Data excerpts:
+ + + + +
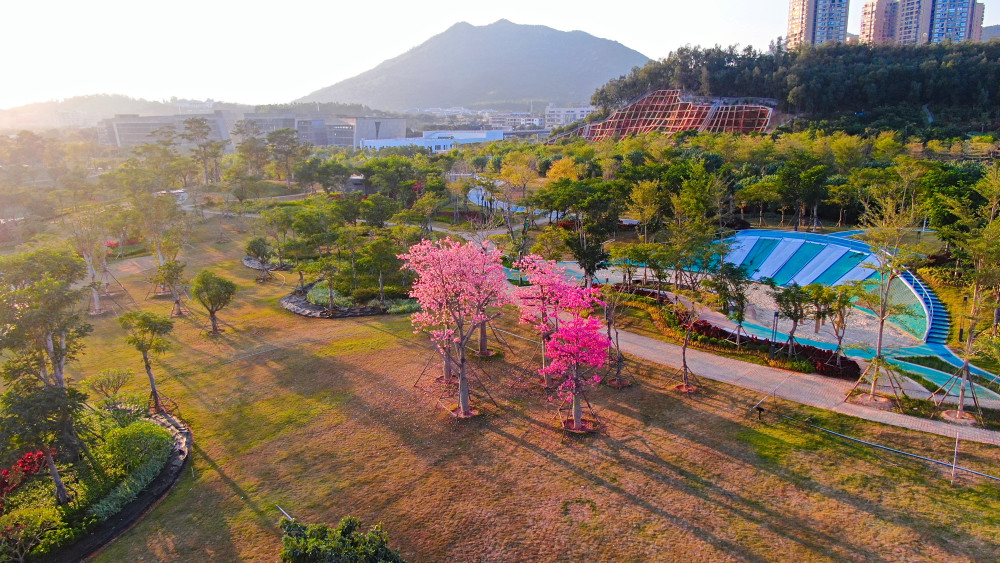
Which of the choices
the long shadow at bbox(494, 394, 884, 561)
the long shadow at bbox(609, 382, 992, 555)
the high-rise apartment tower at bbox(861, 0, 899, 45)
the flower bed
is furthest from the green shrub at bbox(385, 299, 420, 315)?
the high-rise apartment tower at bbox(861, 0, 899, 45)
+ + + + +
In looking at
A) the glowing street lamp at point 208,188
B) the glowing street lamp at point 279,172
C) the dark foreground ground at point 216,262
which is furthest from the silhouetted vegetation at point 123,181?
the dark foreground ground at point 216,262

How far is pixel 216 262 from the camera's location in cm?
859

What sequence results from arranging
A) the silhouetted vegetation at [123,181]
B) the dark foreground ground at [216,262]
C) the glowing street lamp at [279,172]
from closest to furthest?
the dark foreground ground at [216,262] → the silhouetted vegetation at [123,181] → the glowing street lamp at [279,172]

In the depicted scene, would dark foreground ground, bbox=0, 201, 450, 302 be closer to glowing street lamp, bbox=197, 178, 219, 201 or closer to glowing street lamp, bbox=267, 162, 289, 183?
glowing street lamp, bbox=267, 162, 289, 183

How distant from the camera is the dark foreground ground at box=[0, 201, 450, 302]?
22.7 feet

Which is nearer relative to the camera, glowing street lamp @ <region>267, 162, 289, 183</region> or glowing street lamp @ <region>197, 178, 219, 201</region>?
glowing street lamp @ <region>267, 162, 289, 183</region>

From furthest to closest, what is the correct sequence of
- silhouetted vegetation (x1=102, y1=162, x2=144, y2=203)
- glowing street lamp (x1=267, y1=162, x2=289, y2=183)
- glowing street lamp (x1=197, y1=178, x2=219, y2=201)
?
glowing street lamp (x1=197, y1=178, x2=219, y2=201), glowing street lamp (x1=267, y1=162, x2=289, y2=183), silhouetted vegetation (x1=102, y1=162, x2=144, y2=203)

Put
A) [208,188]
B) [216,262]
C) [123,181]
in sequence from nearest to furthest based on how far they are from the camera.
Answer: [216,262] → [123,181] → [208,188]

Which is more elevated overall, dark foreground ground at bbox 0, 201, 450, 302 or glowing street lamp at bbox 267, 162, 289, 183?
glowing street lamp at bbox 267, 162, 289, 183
+ + + + +
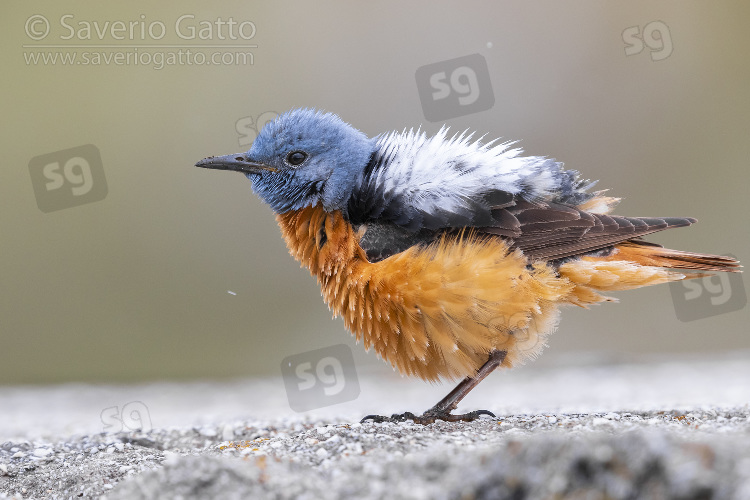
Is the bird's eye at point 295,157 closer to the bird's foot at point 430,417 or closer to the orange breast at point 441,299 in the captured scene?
+ + + + +
What the exercise asks: Copy out, unchanged, the lines running from the line with "From furthest to" to the line with "Answer: [216,262] → [123,181] → [208,188]".

Full response:
From furthest to closest, what is the correct sequence of
- silhouetted vegetation (x1=102, y1=162, x2=144, y2=203)
- glowing street lamp (x1=267, y1=162, x2=289, y2=183)
- glowing street lamp (x1=197, y1=178, x2=219, y2=201)
?
glowing street lamp (x1=197, y1=178, x2=219, y2=201), glowing street lamp (x1=267, y1=162, x2=289, y2=183), silhouetted vegetation (x1=102, y1=162, x2=144, y2=203)

Put
A) [208,188]
B) [216,262]
C) [123,181]
in sequence from nearest to furthest based on how far they are from the camera.
Answer: [216,262] → [123,181] → [208,188]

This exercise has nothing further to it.